In recent years, there has been a push to understand how movement affects cognitive functioning. Jensen presented multiple reasons for why movement has an influence on cognitive function. (Footnote: Jensen, E. (2005). Teaching with the Brain in Mind, (2nd Ed), Ch 4, Nov 2. 2015. Alexandria: ASCD2005.) As we have mentioned before, brain regions are extremely interrelated. Areas of the brain that control both gross and fine motor skills include the cerebral cortex, basal ganglia, and cerebellum. The cerebral cortex controls the movements of the muscles, while the basal ganglia control position and voluntary movement. Anatomically, the area of the brain associated with motor coordination is the cerebellum. It monitors muscles during movement but is also involved in memory, attention, and spatial perception suggesting a link between cognitive functioning and movement.

Jensen (2005) demonstrated that there is a functional evidence which shows improvement of cognitive functioning through movement. Enhanced blood flow due to increased movement escalates the amount of oxygen being delivered to the brain, influencing higher cognitive abilities and affecting attention. Furthemore, Eliassen, Souza and Sanes demonstrated an increased activation in the brain during movement while investigating explicit learning mechanism. (Footnote: Eliassen, J. C., Souza, T., & Sanez, J. N. (2001). Human Brain Activation accompanying explicitly directed movement sequence learning. Experimental Brain Research, 141: 269-280.) As Jensen has eloquently summarised: “ If learning is not in your body, you haven’t learned it… Those who believe that the mind trains the body have it backwards, it is the body that trains the mind” (Footnote: Jensen, E. (2000). Teaching with the body in mind. The Brain Sore, San Diego, CA.)

Having the object in front of your eyes or in your thoughts alone will not improve your memory. Learning is not a passive process. Our visual memory, motor skills and cognition are dependent on interrelation of different brain regions. Awareness, the intention to memorise, activity we chose in order to personalise the information, together with rehearsal, leads to deep processing. Visual memory evolves through connections between nerve cells and builds memory connections that serve as retrieval paths, which in return helps us improve memory in general and retain brain plasticity well into old age.

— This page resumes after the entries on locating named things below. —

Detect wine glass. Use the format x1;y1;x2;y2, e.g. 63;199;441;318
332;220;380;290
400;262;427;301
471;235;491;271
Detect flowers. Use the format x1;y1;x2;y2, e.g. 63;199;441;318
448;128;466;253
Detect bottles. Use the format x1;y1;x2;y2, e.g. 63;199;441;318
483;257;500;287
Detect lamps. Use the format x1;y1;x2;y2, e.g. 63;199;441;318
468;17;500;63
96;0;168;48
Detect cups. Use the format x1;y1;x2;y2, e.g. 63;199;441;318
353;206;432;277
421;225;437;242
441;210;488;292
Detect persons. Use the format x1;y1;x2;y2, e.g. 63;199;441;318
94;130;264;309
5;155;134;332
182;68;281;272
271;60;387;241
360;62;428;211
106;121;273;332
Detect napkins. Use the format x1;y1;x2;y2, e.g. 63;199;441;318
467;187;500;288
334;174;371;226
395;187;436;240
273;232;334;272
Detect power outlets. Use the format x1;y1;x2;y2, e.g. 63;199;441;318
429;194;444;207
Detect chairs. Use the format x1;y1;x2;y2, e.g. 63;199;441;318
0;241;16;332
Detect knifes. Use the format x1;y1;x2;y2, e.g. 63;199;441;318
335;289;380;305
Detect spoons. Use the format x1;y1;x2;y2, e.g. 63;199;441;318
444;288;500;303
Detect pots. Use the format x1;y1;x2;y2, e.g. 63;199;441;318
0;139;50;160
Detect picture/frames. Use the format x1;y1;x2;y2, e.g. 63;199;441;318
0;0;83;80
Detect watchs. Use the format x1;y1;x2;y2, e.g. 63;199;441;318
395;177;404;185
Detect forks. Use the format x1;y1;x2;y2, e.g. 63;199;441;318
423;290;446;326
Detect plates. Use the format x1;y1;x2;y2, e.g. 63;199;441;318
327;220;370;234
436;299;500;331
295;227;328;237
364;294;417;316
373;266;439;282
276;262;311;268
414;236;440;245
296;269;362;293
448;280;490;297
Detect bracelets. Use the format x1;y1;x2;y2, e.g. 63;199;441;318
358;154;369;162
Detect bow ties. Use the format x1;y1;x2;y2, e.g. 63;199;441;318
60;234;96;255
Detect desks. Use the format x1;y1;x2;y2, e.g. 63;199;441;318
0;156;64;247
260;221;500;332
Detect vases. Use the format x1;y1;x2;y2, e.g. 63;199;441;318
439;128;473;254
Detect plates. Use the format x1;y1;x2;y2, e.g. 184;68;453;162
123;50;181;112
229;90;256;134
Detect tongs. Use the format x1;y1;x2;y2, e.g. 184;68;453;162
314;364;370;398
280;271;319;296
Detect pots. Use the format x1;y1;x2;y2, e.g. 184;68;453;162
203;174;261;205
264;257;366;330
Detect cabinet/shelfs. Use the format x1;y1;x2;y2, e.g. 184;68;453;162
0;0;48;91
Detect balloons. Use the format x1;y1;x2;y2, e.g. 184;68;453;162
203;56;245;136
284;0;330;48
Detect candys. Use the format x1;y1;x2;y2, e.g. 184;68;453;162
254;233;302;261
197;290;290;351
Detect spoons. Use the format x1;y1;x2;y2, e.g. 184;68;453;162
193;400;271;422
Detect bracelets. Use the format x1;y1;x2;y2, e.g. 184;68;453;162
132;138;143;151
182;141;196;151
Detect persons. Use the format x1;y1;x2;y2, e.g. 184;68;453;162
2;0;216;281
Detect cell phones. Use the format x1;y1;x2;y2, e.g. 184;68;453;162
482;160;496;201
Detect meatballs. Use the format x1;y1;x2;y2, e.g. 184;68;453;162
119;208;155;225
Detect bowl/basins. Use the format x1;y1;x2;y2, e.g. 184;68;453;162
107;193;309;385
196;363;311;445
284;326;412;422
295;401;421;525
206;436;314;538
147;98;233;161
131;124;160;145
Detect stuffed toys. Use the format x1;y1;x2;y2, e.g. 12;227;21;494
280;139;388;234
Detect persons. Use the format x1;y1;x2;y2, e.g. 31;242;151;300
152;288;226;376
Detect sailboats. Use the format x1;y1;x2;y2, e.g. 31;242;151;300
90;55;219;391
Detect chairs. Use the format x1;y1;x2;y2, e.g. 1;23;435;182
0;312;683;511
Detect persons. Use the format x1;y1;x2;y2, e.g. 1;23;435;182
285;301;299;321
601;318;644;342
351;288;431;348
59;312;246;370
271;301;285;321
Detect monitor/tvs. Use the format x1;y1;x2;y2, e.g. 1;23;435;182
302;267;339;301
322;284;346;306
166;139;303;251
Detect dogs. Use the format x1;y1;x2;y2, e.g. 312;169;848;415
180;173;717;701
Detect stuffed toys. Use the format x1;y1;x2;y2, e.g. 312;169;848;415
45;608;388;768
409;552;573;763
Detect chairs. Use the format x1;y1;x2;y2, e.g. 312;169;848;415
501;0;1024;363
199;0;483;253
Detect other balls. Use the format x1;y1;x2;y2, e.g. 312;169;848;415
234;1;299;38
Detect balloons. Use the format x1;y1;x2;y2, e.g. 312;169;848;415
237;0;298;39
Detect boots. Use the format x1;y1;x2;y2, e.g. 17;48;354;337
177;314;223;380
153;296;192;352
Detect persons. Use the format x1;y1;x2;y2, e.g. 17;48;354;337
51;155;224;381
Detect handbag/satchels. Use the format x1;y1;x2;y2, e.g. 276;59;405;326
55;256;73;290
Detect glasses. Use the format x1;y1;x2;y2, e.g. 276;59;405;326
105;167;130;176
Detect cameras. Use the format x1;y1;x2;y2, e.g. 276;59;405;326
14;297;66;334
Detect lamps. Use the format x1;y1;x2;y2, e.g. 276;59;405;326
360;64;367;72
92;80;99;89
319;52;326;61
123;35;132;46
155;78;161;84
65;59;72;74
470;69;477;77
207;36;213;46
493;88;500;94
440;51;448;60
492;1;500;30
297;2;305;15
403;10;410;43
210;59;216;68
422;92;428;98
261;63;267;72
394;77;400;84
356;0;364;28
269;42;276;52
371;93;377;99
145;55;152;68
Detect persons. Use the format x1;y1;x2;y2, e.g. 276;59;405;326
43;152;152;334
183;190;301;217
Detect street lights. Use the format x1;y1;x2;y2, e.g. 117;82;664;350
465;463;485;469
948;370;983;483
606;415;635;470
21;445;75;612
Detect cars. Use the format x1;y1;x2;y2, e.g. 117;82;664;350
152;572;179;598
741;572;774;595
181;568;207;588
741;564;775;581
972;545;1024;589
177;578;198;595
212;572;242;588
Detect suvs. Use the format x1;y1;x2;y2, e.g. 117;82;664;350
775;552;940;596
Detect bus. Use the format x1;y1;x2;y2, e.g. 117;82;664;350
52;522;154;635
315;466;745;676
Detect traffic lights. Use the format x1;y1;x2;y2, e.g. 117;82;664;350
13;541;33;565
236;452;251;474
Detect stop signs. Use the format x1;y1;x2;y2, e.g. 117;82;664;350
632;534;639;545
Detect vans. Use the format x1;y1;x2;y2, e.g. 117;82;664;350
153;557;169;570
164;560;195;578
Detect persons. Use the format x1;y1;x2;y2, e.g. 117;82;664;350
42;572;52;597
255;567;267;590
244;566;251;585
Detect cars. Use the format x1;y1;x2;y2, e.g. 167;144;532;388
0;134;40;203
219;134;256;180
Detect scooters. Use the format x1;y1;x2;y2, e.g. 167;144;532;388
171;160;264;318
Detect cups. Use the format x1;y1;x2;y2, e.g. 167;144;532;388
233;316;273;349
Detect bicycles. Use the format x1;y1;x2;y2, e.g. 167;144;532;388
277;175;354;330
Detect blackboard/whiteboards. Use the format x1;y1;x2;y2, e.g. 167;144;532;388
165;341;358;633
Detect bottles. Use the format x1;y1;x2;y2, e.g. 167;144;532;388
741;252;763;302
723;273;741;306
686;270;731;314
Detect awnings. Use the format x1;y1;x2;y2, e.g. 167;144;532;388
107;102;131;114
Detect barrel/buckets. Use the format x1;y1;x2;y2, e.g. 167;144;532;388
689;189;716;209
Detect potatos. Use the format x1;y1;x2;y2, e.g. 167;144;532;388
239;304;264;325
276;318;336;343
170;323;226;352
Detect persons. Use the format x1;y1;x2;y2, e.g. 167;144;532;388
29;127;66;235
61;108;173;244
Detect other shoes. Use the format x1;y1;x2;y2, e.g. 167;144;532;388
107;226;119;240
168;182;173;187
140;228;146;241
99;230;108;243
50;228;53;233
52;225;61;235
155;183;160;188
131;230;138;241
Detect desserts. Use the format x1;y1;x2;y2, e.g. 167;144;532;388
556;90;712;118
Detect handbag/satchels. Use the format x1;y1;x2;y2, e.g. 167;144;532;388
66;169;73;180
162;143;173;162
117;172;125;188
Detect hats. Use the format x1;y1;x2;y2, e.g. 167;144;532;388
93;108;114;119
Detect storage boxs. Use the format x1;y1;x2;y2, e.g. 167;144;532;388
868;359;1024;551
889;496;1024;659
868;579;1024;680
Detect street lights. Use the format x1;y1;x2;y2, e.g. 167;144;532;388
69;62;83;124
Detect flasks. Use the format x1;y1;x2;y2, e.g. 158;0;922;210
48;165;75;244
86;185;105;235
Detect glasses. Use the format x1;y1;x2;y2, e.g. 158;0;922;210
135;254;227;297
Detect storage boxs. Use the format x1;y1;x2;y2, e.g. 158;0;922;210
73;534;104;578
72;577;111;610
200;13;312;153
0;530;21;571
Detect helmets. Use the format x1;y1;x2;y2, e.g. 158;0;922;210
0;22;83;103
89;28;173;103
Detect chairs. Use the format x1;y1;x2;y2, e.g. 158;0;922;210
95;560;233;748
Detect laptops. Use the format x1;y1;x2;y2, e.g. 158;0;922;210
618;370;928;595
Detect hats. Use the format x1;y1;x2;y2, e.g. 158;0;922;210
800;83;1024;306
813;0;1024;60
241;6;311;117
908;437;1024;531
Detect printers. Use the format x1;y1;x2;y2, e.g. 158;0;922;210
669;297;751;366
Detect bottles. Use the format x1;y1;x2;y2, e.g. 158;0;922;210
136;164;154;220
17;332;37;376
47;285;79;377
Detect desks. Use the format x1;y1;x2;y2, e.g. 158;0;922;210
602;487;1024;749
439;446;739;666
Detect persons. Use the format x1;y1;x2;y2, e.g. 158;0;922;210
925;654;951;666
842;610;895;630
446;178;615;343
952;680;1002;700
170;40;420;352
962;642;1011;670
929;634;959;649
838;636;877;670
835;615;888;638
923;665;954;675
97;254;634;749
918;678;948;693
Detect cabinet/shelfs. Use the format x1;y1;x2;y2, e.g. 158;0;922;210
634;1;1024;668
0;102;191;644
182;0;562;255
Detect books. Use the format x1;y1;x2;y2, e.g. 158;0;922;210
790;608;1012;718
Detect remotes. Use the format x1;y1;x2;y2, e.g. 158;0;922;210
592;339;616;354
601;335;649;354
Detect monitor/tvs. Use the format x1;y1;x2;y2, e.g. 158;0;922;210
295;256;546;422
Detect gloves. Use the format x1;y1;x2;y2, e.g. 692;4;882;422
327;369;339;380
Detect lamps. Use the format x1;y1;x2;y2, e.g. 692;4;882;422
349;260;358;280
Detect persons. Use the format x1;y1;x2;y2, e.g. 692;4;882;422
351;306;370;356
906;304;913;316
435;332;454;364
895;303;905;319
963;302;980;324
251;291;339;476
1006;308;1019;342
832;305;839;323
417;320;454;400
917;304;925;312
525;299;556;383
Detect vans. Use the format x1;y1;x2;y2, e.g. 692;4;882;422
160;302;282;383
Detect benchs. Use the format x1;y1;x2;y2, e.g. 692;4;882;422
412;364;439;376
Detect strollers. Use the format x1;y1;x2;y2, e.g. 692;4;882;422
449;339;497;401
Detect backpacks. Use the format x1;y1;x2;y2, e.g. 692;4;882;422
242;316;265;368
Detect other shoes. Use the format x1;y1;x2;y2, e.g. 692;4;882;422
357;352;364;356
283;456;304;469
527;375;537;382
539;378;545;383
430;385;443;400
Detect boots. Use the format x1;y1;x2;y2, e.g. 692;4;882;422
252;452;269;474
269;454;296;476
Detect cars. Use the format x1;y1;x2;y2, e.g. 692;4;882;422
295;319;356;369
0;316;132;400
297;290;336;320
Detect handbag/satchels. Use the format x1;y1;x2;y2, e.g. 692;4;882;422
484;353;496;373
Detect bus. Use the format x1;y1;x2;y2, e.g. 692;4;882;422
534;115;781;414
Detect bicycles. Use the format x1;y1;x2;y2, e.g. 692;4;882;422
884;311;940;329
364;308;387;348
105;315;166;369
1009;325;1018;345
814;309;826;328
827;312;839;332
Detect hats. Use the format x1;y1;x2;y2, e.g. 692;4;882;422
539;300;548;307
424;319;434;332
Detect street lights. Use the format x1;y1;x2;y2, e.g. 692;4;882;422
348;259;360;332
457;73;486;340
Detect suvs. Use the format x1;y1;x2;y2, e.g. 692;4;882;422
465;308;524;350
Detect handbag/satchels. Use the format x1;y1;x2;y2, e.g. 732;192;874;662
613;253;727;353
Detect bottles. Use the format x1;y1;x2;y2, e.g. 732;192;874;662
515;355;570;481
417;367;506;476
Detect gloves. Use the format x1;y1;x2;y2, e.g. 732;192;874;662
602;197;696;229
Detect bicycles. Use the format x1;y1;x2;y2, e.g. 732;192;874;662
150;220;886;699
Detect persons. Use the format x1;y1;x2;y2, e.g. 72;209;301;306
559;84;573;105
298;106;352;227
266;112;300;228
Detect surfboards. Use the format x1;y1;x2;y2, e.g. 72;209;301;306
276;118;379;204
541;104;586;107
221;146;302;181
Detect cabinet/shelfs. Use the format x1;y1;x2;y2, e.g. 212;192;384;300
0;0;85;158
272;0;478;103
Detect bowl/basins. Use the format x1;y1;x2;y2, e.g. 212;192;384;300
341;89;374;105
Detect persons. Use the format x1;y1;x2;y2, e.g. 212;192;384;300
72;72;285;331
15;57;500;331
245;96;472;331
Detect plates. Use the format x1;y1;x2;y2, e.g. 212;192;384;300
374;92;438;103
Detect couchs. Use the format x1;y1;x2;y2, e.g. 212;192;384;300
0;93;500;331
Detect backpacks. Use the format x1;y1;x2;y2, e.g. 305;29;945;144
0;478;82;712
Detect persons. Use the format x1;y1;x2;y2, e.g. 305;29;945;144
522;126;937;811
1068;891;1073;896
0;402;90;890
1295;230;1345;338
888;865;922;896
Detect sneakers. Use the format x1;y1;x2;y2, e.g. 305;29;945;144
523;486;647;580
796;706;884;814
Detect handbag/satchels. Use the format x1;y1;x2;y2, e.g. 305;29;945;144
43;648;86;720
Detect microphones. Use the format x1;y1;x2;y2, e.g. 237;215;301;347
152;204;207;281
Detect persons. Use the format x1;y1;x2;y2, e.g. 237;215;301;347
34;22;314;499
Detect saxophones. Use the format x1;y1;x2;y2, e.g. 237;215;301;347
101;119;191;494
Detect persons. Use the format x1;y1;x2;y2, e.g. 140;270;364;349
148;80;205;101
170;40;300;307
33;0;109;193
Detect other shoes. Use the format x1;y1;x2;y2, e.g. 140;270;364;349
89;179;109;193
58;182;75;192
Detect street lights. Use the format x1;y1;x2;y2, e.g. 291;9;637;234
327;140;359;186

Therefore, drawing presents a unique activity that integrates different brain regions and enhances perceptual, cognitive, and motor abilities. It may look like a passive activity but its physicality is very specific. Life drawing is particularly demanding. It involves looking at objects in the world and then presenting them graphically (visual realism or view-based depiction). Furthermore, drawing strengthens the resolve and feelings of achievement, as its exercises do not only rely upon “enjoyment of creative action” alone, where everything is “equally beautiful”, although it may be true. The emphasis is on achieving a certain set of skills, which are not easy to gain, and on awareness of each movement presented as a possibility. Planning, implementation, coordination, memory and focus are, among many, important factors, which make these drawing extremely useful activity in the fight against cognitive decline.

People who suffer from neurodegenerative diseases are often not willing to engage with their environment. They feel ostracised and with little hope to ever contribute to community. There are not enough places for them to challenge themselves or have any possibility of improvement. Equaly, there are not enough places for their carers or those who are willing to do all they can to prevent the onset of neurodegenerative diseases. Therefore, there is a growing interest in developing tailored non-pharmacological strategies.

Our aim is to help individuals in delaying and preventing the onset of neurodegenerative diseases by devising appropriate treatments and doing lifestyle interventions which may reduce the impact (and delay the onset), but also those who are already affected to continue to actively participate in their living environments.